World’s largest washboard at the Columbus Washboard Co. (photo by Ohio Images)
Ohio Life

World’s Largest Washboard, Logan

The Columbus Washboard Co. built a 24-foot-tall version of its namesake product to identify its factory in Logan.

In a world where we’ve created ways for household appliances to communicate with one another and mobile phones seem to rule our lives from the back pockets of our jeans, a little company in Logan makes an old-school product that has just one setting: unplugged.

Frederic Martin founded the Columbus Washboard Co. in 1895, and the business called our capital city home for more than a century, until it was sold and moved to a vacant factory space just outside the Hocking Hills in 1999. The nation’s only remaining washboard-maker then built a 24-foot-tall replica of one of its products to display on the building’s exterior.
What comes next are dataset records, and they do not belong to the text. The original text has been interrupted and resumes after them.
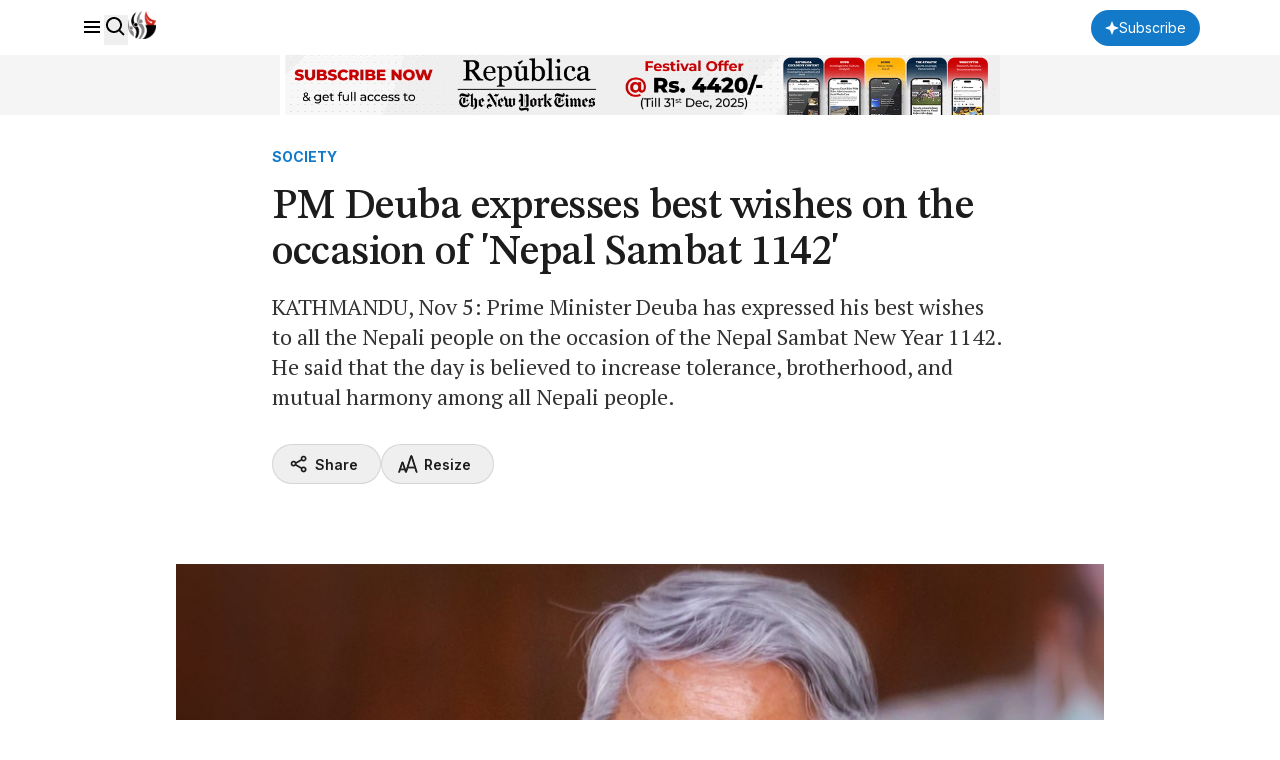

--- FILE ---
content_type: text/html; charset=utf-8
request_url: https://www.google.com/recaptcha/api2/aframe
body_size: 181
content:
<!DOCTYPE HTML><html><head><meta http-equiv="content-type" content="text/html; charset=UTF-8"></head><body><script nonce="bQT7Qf2rifK2cfhbFqdFQw">/** Anti-fraud and anti-abuse applications only. See google.com/recaptcha */ try{var clients={'sodar':'https://pagead2.googlesyndication.com/pagead/sodar?'};window.addEventListener("message",function(a){try{if(a.source===window.parent){var b=JSON.parse(a.data);var c=clients[b['id']];if(c){var d=document.createElement('img');d.src=c+b['params']+'&rc='+(localStorage.getItem("rc::a")?sessionStorage.getItem("rc::b"):"");window.document.body.appendChild(d);sessionStorage.setItem("rc::e",parseInt(sessionStorage.getItem("rc::e")||0)+1);localStorage.setItem("rc::h",'1769287763589');}}}catch(b){}});window.parent.postMessage("_grecaptcha_ready", "*");}catch(b){}</script></body></html>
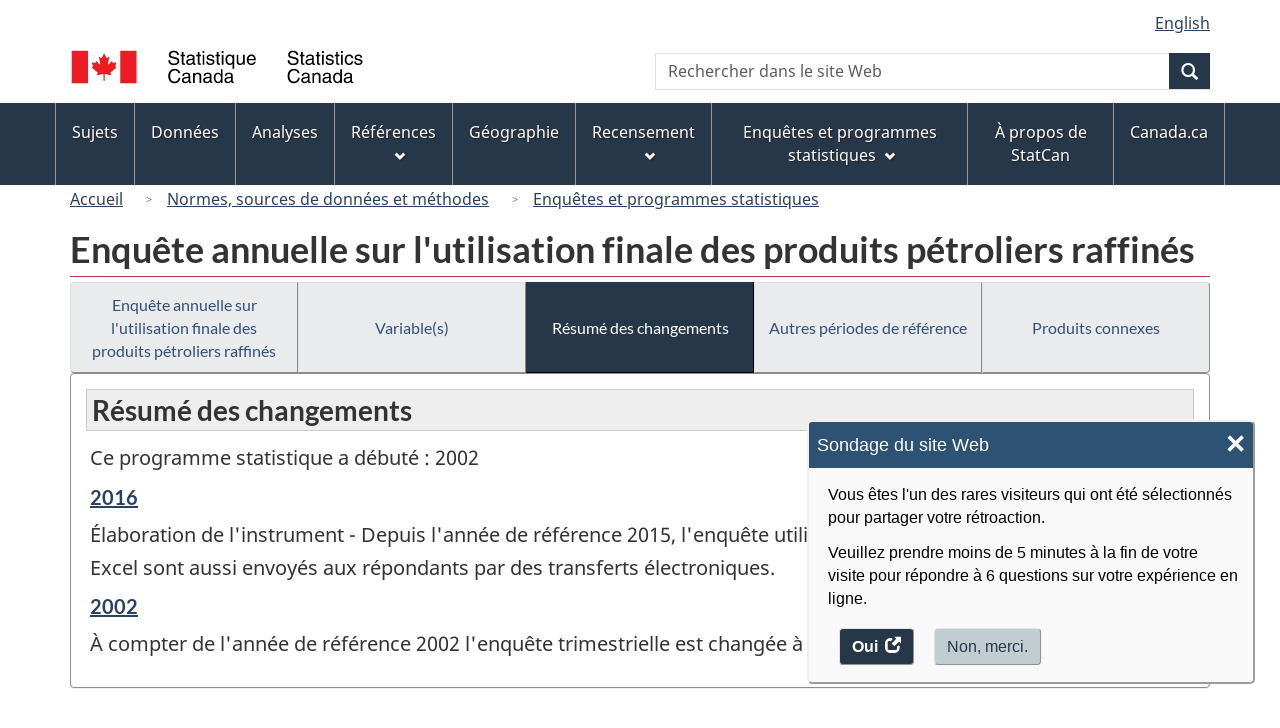

--- FILE ---
content_type: application/x-javascript
request_url: https://assets.adobedtm.com/be5dfd287373/0127575cd23a/0ed5ae0c6b62/RCdab6326d48db47d5859d32ea7e339e72-source.min.js
body_size: -27
content:
// For license information, see `https://assets.adobedtm.com/be5dfd287373/0127575cd23a/0ed5ae0c6b62/RCdab6326d48db47d5859d32ea7e339e72-source.js`.
_satellite.__registerScript('https://assets.adobedtm.com/be5dfd287373/0127575cd23a/0ed5ae0c6b62/RCdab6326d48db47d5859d32ea7e339e72-source.min.js', "_satellite.track(\"pageReset\");");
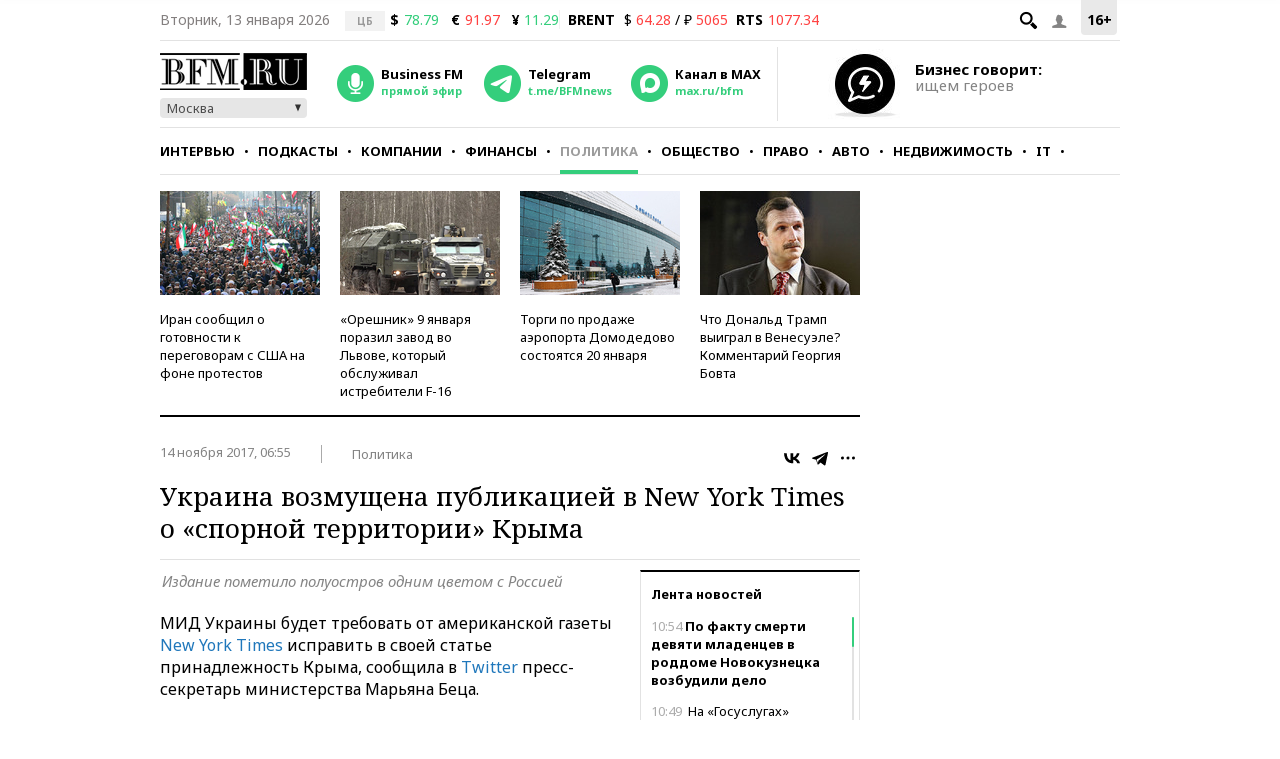

--- FILE ---
content_type: application/javascript
request_url: https://smi2.ru/counter/settings?payload=CMKIAhiTjo-zuzM6JGYzNTc2MGE2LTMzYTgtNGE5Yi1hN2FlLWFlNTU1ZGQwOTQ5ZQ&cb=_callbacks____0mkcb4ukd
body_size: 1523
content:
_callbacks____0mkcb4ukd("[base64]");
“If you’re coming in from High Street to go onto Main Street, you cannot miss this great big washboard that’s stuck to the side,” says James Martin, a Columbus Washboard Co. co-owner, who left his role as factory manager in 2017 for a position with the Hocking Hills Tourism Association.

The washboard went up in 2002 and was built by Barnett Construction — a local company owned by Jacqui and Bevan Barnett, who also co-own the Columbus Washboard Co. with Larry and Joyce Gerstner and Martin. The factory makes up to 20,000 washboards a year, selling them to large chains and visitors to the factory’s on-site gift shop.

“You’re buying native, hand-assembled products that were made 100 percent in the USA,” says Martin, “and they actually still have a practical use.”

The company website offers instructions on how best to clean laundry using a washboard, as well as how to play one as a musical instrument. Columbus Washboard Co. gets a boost during Logan’s annual Washboard Music Festival, which was launched around the same time the business relocated to town. Held each June on Father’s Day weekend, the festival is a celebration of this piece of Appalachian heritage.

“It’s very, very eccentric, but it’s really fun,” Martin says of the festival. “We’re there to keep a piece of American history alive.”